Your objective ::
Once the line containing "Sigma Apartments limited" is found in the entries below, restate it and each following line word for word, stopping after the line containing "2009 Toyota Fortuner 4.0 A/T 4X4".

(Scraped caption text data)
-------------------------
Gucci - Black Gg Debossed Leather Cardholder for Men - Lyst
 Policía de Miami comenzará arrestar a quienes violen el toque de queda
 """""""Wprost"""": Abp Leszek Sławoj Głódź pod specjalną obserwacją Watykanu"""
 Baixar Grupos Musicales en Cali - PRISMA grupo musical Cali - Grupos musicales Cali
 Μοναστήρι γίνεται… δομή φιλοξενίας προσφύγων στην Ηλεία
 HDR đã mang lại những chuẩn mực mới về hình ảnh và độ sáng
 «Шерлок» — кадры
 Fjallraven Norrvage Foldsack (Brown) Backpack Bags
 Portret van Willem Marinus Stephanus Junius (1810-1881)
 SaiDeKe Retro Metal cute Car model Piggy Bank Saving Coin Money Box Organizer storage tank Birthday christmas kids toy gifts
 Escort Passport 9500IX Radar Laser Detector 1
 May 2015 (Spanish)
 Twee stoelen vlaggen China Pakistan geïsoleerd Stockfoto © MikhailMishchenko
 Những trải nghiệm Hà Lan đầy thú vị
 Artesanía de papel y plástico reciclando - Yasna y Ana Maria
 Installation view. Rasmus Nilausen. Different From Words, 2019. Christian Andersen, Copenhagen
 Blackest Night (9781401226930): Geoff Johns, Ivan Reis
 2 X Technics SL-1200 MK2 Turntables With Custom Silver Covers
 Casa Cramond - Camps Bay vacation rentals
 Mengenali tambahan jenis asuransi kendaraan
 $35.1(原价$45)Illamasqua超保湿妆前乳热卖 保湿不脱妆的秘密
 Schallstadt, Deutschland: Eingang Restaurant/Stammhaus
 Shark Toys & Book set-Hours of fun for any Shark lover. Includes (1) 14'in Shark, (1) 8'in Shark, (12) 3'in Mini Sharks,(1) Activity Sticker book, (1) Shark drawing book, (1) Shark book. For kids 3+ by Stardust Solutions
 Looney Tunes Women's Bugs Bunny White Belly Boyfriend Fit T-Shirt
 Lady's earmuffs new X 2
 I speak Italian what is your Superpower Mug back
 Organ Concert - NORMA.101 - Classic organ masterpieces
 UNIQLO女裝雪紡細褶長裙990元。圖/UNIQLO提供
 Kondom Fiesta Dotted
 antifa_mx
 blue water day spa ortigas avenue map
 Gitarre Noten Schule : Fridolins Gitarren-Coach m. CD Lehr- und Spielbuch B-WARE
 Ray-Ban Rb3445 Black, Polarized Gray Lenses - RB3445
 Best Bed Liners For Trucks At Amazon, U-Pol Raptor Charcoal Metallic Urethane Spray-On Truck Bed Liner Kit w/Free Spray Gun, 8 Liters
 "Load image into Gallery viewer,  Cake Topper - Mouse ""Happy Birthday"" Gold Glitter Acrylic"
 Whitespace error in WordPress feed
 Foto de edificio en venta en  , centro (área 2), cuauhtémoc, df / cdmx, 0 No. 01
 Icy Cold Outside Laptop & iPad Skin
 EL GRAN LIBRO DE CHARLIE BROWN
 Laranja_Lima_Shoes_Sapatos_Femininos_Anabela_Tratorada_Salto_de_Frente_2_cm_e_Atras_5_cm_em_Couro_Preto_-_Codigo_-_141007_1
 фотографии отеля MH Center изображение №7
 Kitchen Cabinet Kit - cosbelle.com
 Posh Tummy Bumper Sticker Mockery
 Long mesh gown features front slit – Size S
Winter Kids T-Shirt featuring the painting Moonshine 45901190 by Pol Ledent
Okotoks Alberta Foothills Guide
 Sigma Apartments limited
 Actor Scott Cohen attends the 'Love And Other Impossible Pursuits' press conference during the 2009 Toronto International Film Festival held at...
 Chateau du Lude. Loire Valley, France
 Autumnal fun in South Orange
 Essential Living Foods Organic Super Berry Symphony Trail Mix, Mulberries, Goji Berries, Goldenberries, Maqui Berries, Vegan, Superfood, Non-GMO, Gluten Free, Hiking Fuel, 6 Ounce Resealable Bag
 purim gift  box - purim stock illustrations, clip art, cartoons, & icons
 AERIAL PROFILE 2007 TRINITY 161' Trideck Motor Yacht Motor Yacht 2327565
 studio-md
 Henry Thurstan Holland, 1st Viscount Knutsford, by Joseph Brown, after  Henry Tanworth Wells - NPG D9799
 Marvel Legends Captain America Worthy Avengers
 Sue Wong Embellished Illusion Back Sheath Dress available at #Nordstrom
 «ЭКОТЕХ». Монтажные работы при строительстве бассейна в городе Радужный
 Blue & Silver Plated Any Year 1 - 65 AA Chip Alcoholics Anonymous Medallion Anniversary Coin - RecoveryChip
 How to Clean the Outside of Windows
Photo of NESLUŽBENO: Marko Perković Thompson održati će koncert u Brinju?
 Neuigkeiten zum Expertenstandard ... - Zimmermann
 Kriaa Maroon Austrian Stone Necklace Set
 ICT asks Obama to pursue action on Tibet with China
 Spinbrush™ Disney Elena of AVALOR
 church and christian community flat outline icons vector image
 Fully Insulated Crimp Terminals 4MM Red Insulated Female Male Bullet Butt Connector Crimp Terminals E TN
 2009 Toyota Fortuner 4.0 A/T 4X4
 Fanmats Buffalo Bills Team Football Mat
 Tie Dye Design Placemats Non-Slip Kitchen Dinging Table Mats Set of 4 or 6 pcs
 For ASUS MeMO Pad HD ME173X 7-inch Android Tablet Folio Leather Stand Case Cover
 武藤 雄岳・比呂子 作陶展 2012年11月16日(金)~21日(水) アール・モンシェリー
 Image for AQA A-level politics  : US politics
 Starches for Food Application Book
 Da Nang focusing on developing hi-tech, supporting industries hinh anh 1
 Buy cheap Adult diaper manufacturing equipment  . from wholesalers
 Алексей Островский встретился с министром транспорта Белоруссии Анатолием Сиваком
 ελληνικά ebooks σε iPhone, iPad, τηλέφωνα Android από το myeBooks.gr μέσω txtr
-------------------------
Task response ::
 Sigma Apartments limited
 Actor Scott Cohen attends the 'Love And Other Impossible Pursuits' press conference during the 2009 Toronto International Film Festival held at...
 Chateau du Lude. Loire Valley, France
 Autumnal fun in South Orange
 Essential Living Foods Organic Super Berry Symphony Trail Mix, Mulberries, Goji Berries, Goldenberries, Maqui Berries, Vegan, Superfood, Non-GMO, Gluten Free, Hiking Fuel, 6 Ounce Resealable Bag
 purim gift  box - purim stock illustrations, clip art, cartoons, & icons
 AERIAL PROFILE 2007 TRINITY 161' Trideck Motor Yacht Motor Yacht 2327565
 studio-md
 Henry Thurstan Holland, 1st Viscount Knutsford, by Joseph Brown, after  Henry Tanworth Wells - NPG D9799
 Marvel Legends Captain America Worthy Avengers
 Sue Wong Embellished Illusion Back Sheath Dress available at #Nordstrom
 «ЭКОТЕХ». Монтажные работы при строительстве бассейна в городе Радужный
 Blue & Silver Plated Any Year 1 - 65 AA Chip Alcoholics Anonymous Medallion Anniversary Coin - RecoveryChip
 How to Clean the Outside of Windows
Photo of NESLUŽBENO: Marko Perković Thompson održati će koncert u Brinju?
 Neuigkeiten zum Expertenstandard ... - Zimmermann
 Kriaa Maroon Austrian Stone Necklace Set
 ICT asks Obama to pursue action on Tibet with China
 Spinbrush™ Disney Elena of AVALOR
 church and christian community flat outline icons vector image
 Fully Insulated Crimp Terminals 4MM Red Insulated Female Male Bullet Butt Connector Crimp Terminals E TN
 2009 Toyota Fortuner 4.0 A/T 4X4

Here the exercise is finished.